SOURCE EXTRACT |

★ ★ ★

ColabFold Indexdb died error message when creating colabfold_envdb_202108

Hi,

I was trying to setup the database. But it breaks upon the execution of this code:

mmseqs createindex colabfold_envdb_202108_db tmp2 --remove-tmp-files 1 The error message I get is this:

MMseqs Version:          	edb8223d1ea07385ffe63d4f103af0eb12b2058e
Seed substitution matrix 	aa:VTML80.out,nucl:nucleotide.out
k-mer length             	0
Alphabet size            	aa:21,nucl:5
Compositional bias       	1
Max sequence length      	65535
Max results per query    	300
Mask residues            	1
Mask lower case residues 	0
Spaced k-mers            	1
Spaced k-mer pattern
Sensitivity              	7.5
k-score                  	seq:0,prof:0
Check compatible         	0
Search type              	0
Split database           	0
Split memory limit       	0
Verbosity                	3
Threads                  	8
Min codons in orf        	30
Max codons in length     	32734
Max orf gaps             	2147483647
Contig start mode        	2
Contig end mode          	2
Orf start mode           	1
Forward frames           	1,2,3
Reverse frames           	1,2,3
Translation table        	1
Translate orf            	0
Use all table starts     	false
Offset of numeric ids    	0
Create lookup            	0
Compressed               	0
Add orf stop             	false
Overlap between sequences	0
Sequence split mode      	1
Header split mode        	0
Strand selection         	1
Remove temporary files   	true

indexdb colabfold_envdb_202108_db colabfold_envdb_202108_db --seed-sub-mat aa:VTML80.out,nucl:nucleotide.out -k 0 --alph-size aa:21,nucl:5 --comp-bias-corr 1 --max-seq-len 65535 --max-seqs 300 --mask 1 --mask-lower-case 0 --spaced-kmer-mode 1 -s 7.5 --k-score seq:0,prof:0 --check-compatible 0 --search-type 0 --split 0 --split-memory-limit 0 -v 3 --threads 8

Target split mode. Searching through 34 splits
Estimated memory consumption: 29G
Write VERSION (0)
Write META (1)
Write SCOREMATRIX3MER (4)

★ ★ ★

STATED EXERCISE A |
In the entries from the line with "Across the image, is" up to and including the line with "Would you consider", switch every "camera" to "viewer" and give those lines again with nothing else changed.

★ ★ ★

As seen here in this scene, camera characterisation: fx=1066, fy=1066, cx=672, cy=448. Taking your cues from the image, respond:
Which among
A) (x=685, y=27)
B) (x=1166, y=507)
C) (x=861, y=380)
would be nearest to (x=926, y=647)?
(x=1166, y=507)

★ ★ ★

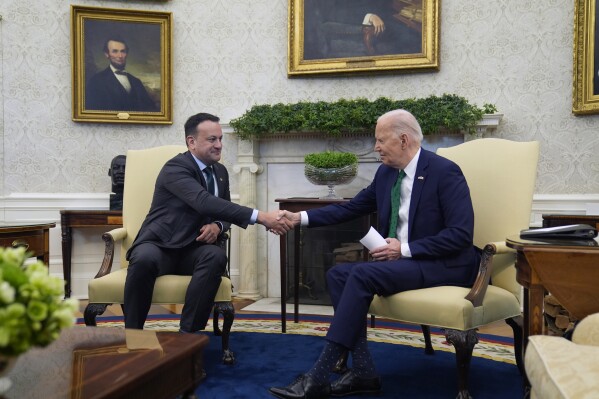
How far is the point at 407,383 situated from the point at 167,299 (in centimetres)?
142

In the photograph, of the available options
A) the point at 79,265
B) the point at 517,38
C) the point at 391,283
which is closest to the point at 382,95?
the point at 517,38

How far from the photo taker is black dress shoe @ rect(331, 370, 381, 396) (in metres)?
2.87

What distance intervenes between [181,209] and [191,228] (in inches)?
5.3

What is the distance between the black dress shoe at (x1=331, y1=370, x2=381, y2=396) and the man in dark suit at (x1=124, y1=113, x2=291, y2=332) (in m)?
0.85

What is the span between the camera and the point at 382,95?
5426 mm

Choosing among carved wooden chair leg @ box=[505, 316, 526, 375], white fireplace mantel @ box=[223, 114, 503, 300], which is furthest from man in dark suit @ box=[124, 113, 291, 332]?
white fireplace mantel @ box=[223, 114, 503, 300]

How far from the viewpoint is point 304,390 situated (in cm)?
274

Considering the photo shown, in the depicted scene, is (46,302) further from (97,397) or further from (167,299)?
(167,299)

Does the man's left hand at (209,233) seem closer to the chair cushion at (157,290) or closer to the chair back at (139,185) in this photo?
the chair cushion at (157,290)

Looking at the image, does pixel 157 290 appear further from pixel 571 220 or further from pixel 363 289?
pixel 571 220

★ ★ ★

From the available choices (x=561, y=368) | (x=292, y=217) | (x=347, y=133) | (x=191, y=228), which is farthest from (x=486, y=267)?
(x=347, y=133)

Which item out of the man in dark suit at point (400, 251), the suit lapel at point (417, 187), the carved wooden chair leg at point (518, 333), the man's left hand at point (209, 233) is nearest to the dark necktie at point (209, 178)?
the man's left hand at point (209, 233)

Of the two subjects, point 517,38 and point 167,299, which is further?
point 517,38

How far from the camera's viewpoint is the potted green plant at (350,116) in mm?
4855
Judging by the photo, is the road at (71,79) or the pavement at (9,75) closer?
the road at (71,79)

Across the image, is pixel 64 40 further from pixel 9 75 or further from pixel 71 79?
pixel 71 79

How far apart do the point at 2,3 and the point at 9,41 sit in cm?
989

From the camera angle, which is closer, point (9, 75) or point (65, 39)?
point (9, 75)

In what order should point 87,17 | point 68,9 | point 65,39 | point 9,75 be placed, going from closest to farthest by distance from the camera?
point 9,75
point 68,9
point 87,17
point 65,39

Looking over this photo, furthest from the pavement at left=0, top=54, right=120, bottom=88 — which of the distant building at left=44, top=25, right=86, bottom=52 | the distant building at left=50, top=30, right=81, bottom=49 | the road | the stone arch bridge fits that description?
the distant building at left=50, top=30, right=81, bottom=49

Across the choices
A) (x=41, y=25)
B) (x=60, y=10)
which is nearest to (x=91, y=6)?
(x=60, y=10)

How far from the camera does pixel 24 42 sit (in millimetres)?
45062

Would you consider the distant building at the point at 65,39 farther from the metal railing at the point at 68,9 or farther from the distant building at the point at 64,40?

★ ★ ★

STATED EXERCISE B |
Answer these questions about the ColabFold database error thread:
(i) What estimated memory consumption does the output report?
(ii) How many splits does the output say it is searching through?
(iii) How many threads does the parameter list show?

EXERCISE SOLUTION A |
Across the image, is pixel 64 40 further from pixel 9 75 or further from pixel 71 79?
pixel 71 79

How far apart do the point at 2,3 and the point at 9,41 sit in cm?
989

From the viewer angle, which is closer, point (9, 75) or point (65, 39)?
point (9, 75)

In what order should point 87,17 | point 68,9 | point 65,39 | point 9,75 be placed, going from closest to farthest by distance from the viewer?
point 9,75
point 68,9
point 87,17
point 65,39

Looking over this photo, furthest from the pavement at left=0, top=54, right=120, bottom=88 — which of the distant building at left=44, top=25, right=86, bottom=52 | the distant building at left=50, top=30, right=81, bottom=49 | the road | the stone arch bridge fits that description?
the distant building at left=50, top=30, right=81, bottom=49

Across the choices
A) (x=41, y=25)
B) (x=60, y=10)
which is nearest to (x=91, y=6)?
(x=60, y=10)

How far from the viewer does pixel 24 42 sit (in millimetres)?
45062

Would you consider the distant building at the point at 65,39 farther from the metal railing at the point at 68,9 or farther from the distant building at the point at 64,40?

EXERCISE SOLUTION B |
(i) 29G
(ii) 34
(iii) 8